| WHAT YOU ARE ASKED TO DO |
Look below for the line containing "category: wildebeestblue". Write out that line and the rest through the last one, exactly as they appear, but without pictures.

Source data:
___
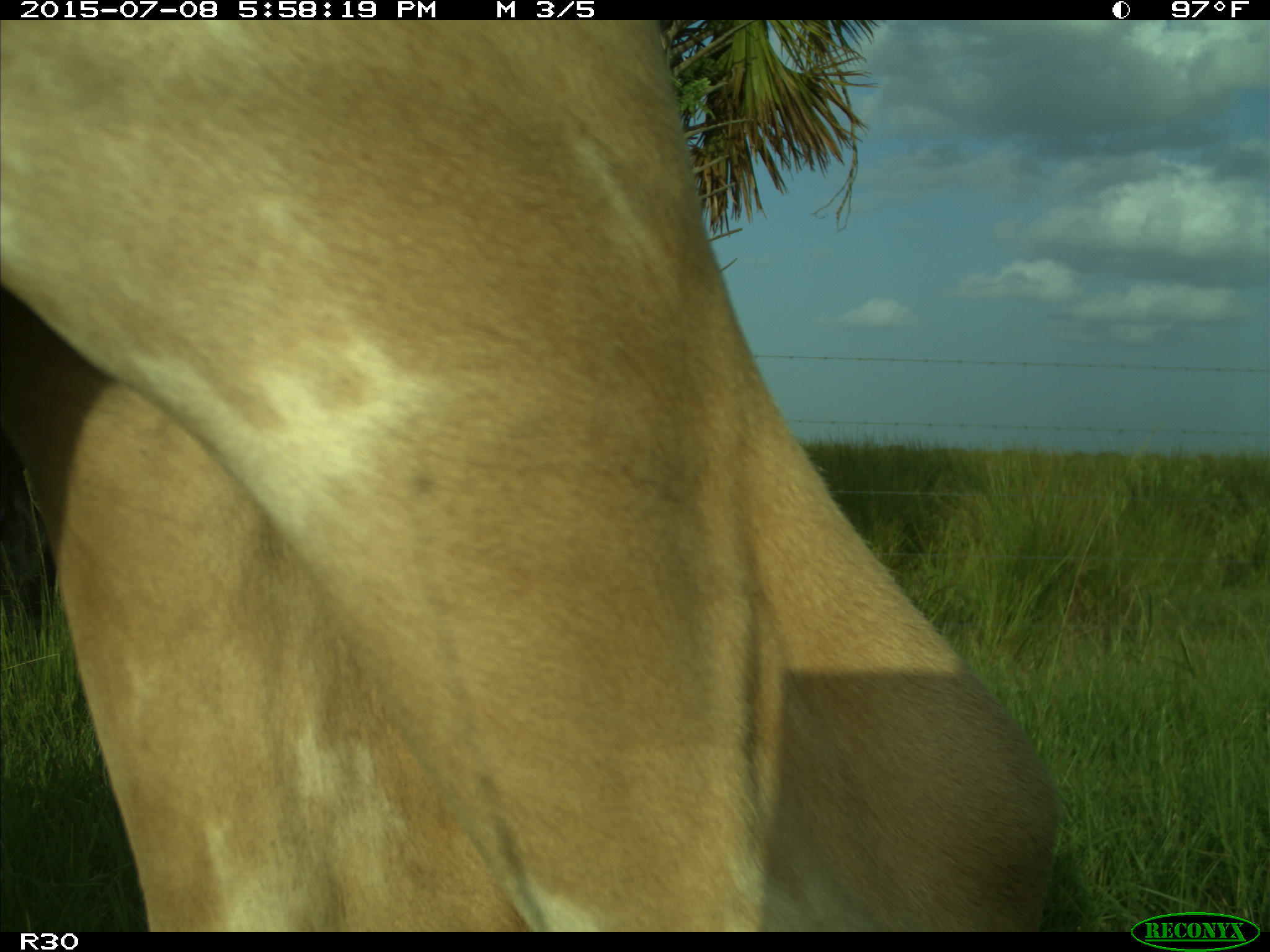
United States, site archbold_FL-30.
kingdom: Animalia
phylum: Chordata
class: Mammalia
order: Artiodactyla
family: Bovidae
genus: Bos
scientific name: Bos taurus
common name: domestic cow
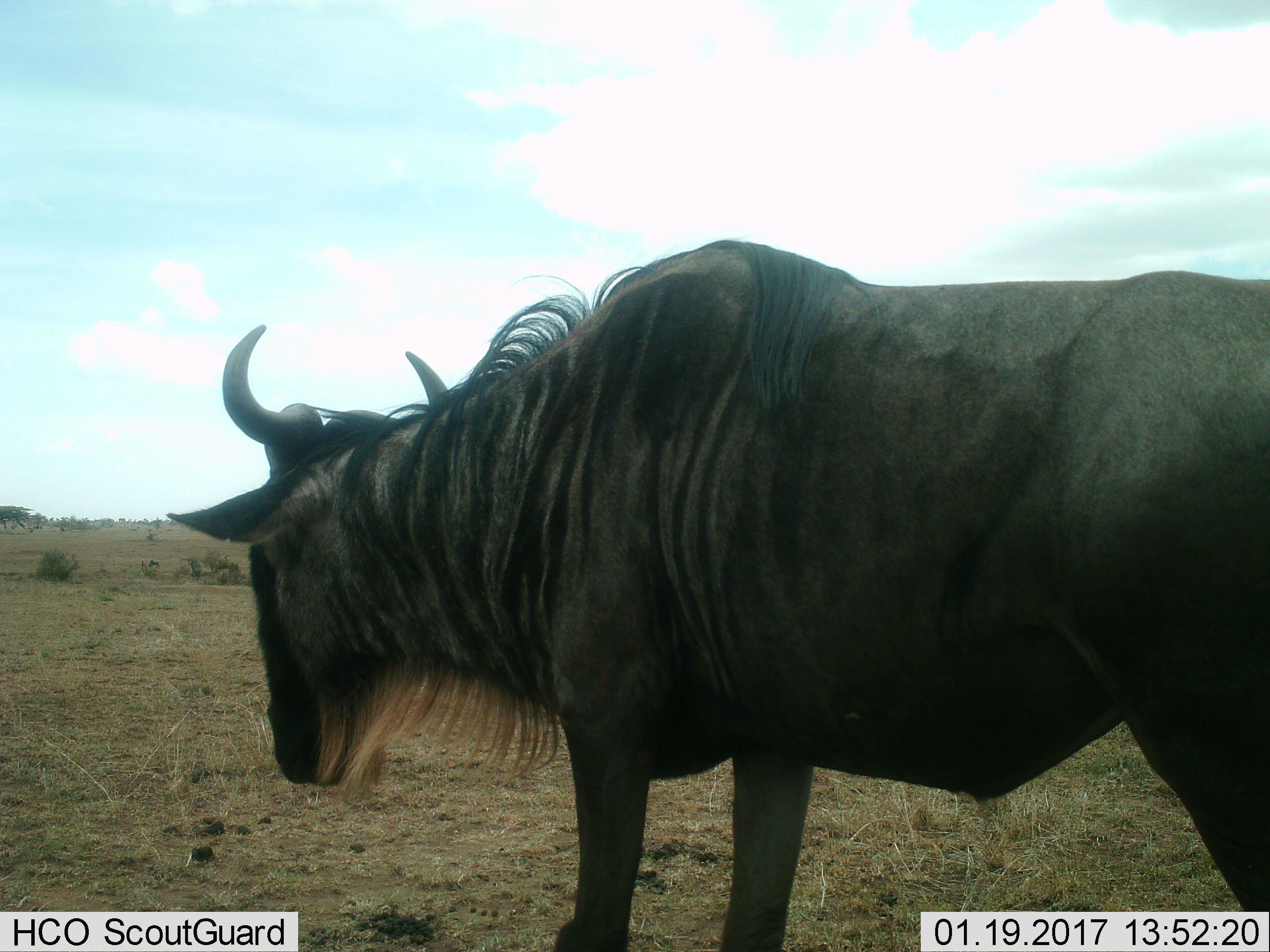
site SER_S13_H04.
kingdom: Animalia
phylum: Chordata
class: Mammalia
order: Artiodactyla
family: Bovidae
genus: Connochaetes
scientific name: Connochaetes taurinus taurinus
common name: blue wildebeest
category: wildebeestblue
Wildebeestblue (blue wildebeest) (Connochaetes taurinus taurinus), count 1. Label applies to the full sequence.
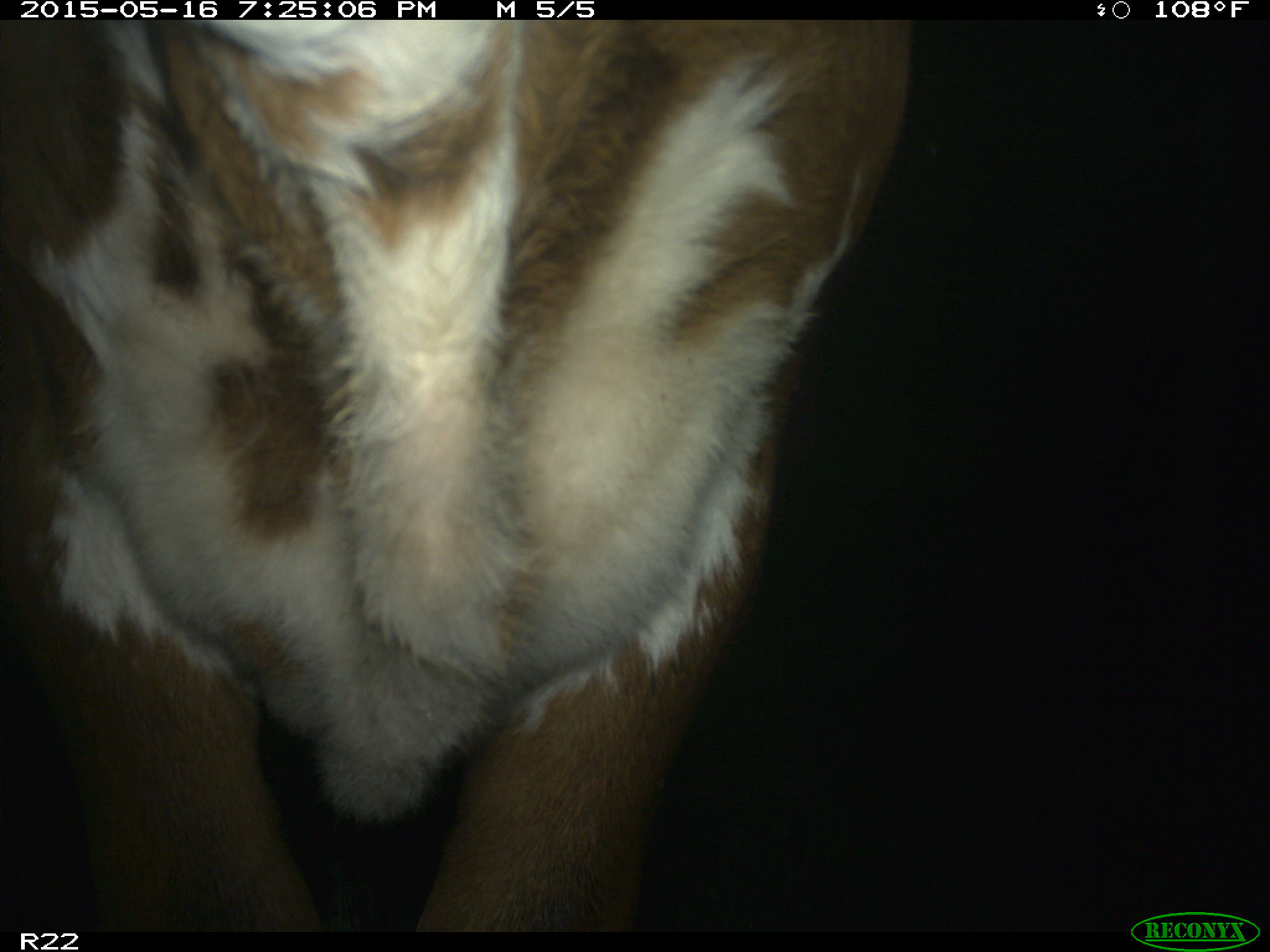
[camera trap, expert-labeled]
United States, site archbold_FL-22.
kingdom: Animalia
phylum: Chordata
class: Mammalia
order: Artiodactyla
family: Bovidae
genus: Bos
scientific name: Bos taurus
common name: domestic cow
___
| REPLY |
category: wildebeestblue
Wildebeestblue (blue wildebeest) (Connochaetes taurinus taurinus), count 1. Label applies to the full sequence.
[camera trap, expert-labeled]
United States, site archbold_FL-22.
kingdom: Animalia
phylum: Chordata
class: Mammalia
order: Artiodactyla
family: Bovidae
genus: Bos
scientific name: Bos taurus
common name: domestic cow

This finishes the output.